• _REQUIREMENT_:
Report the number of lines in the records below that contain the word "trap", and nothing more.

• _DATA FOR THE TASK_:

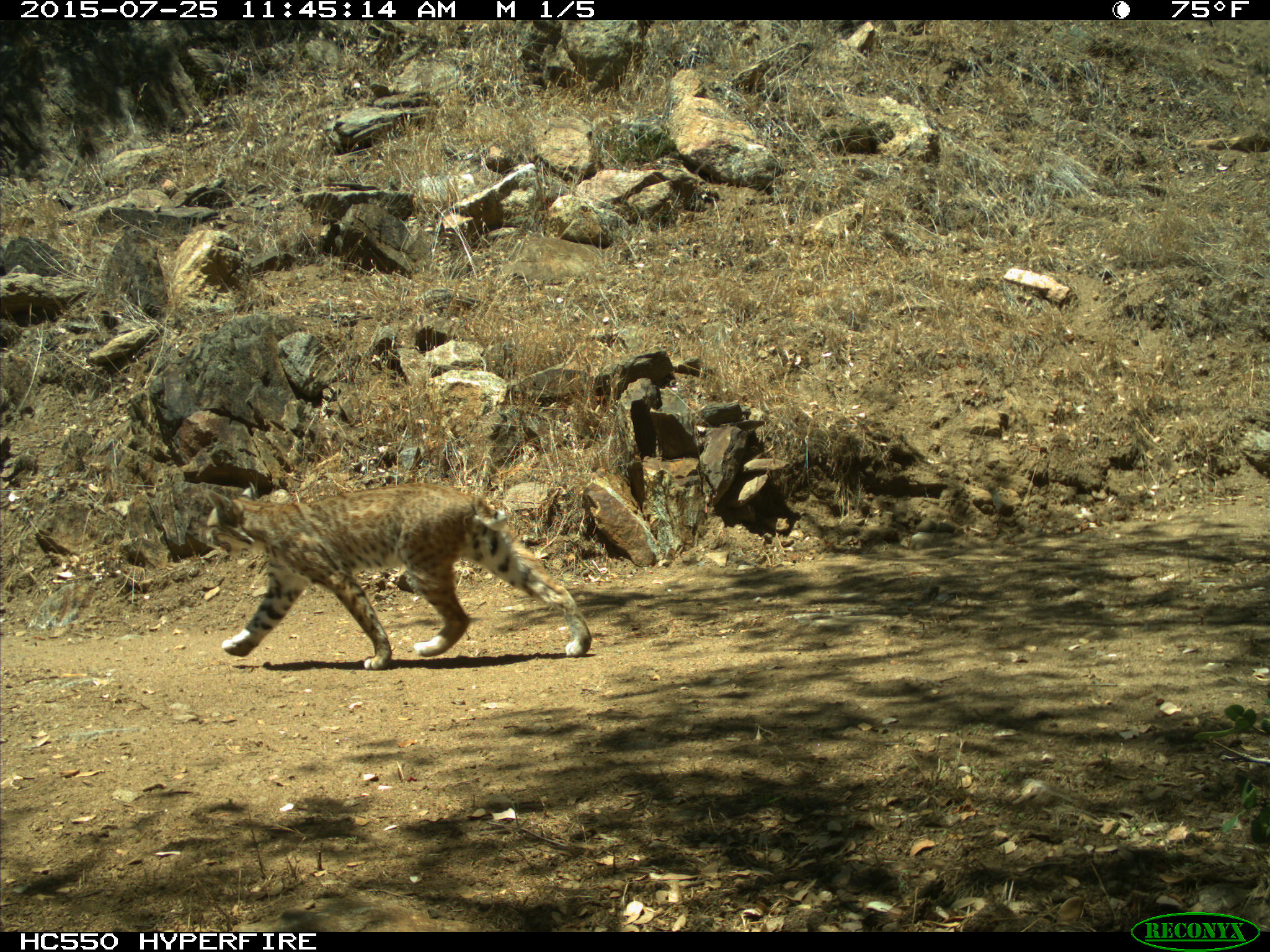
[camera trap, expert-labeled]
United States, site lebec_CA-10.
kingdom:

---

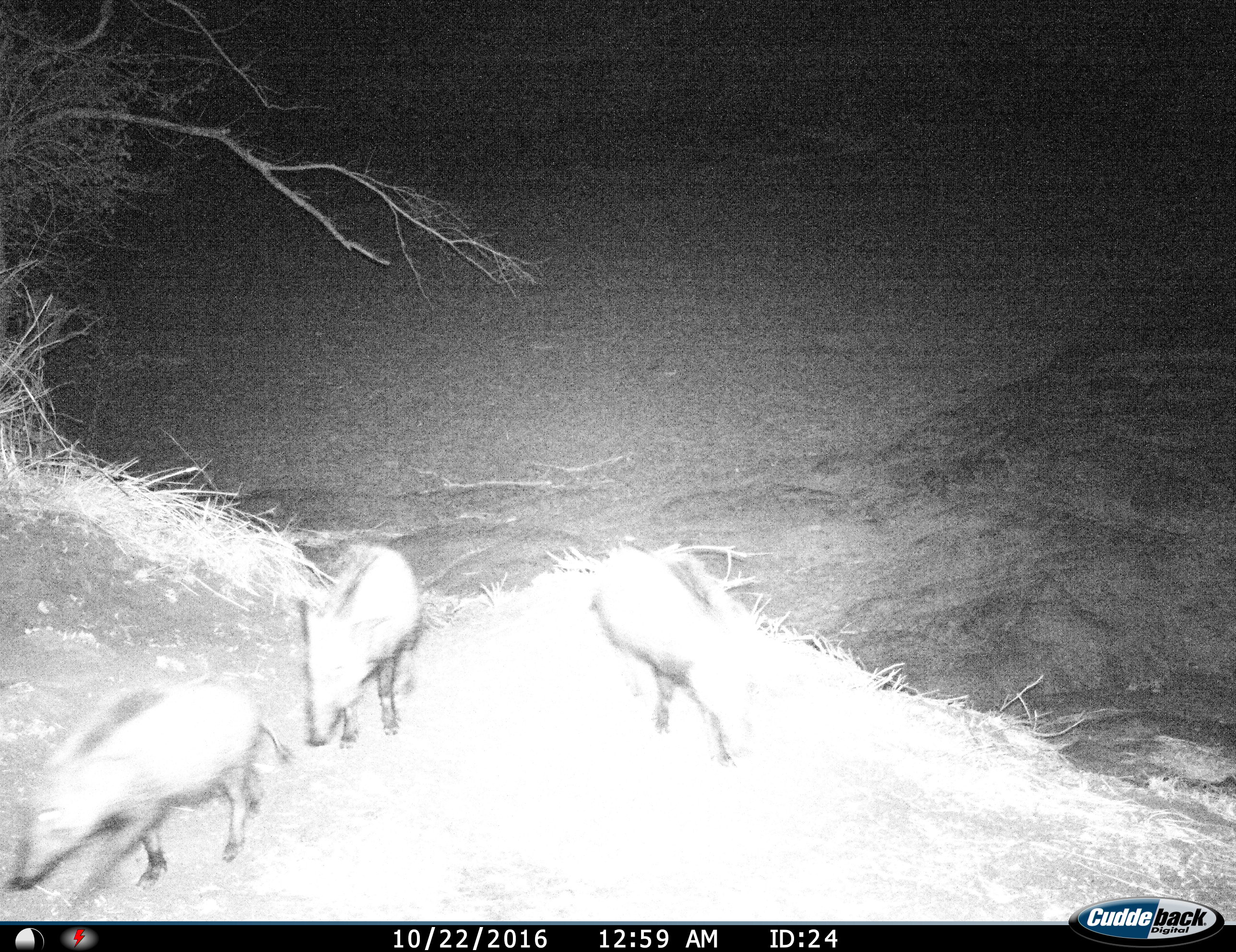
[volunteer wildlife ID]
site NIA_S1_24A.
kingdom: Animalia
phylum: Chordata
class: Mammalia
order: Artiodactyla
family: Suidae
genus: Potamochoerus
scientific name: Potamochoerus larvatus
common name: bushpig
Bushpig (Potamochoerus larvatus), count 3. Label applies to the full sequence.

--

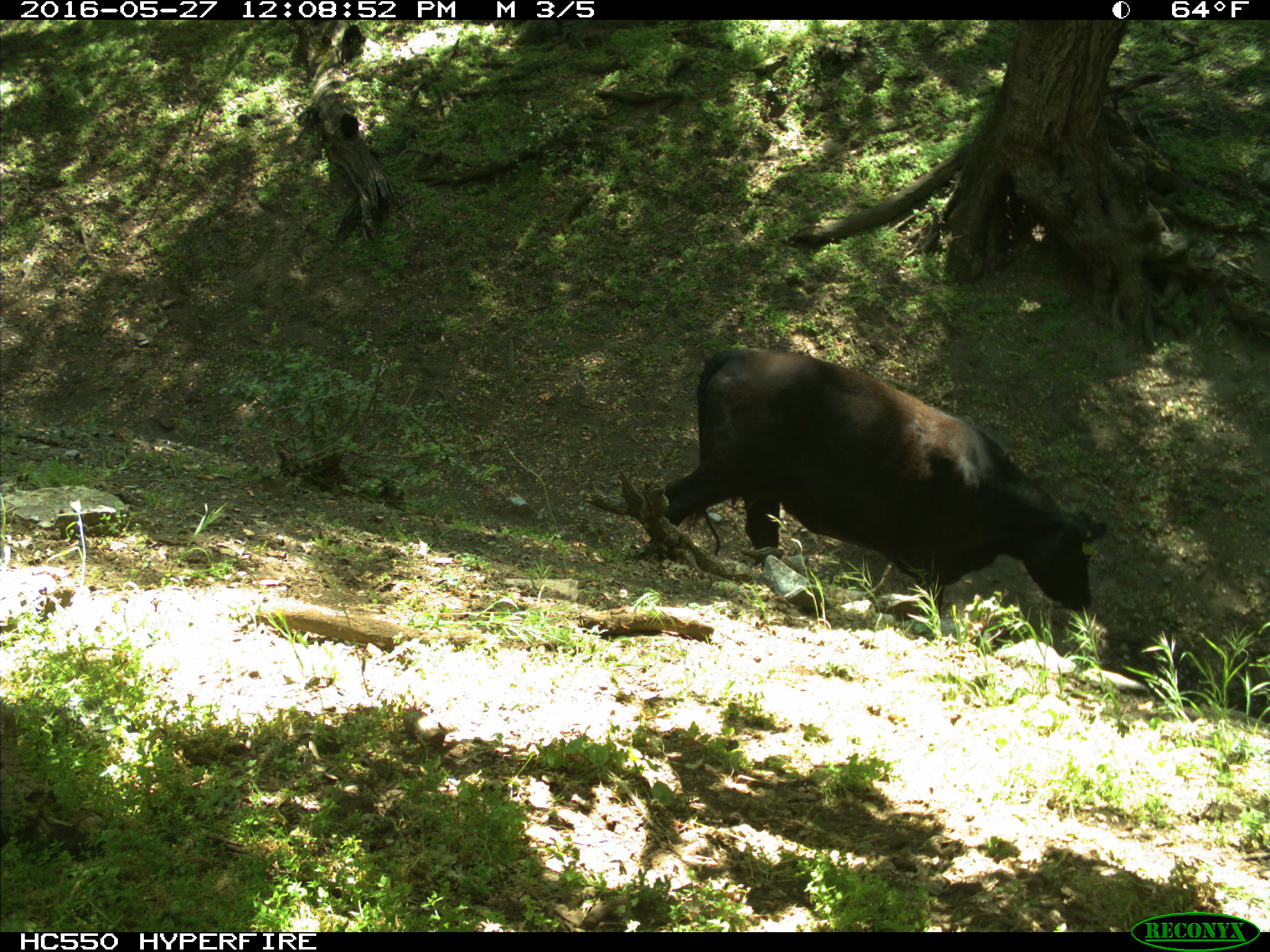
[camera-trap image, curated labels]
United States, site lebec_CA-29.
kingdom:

• _ANSWER TO THIS EXERCISE_:
2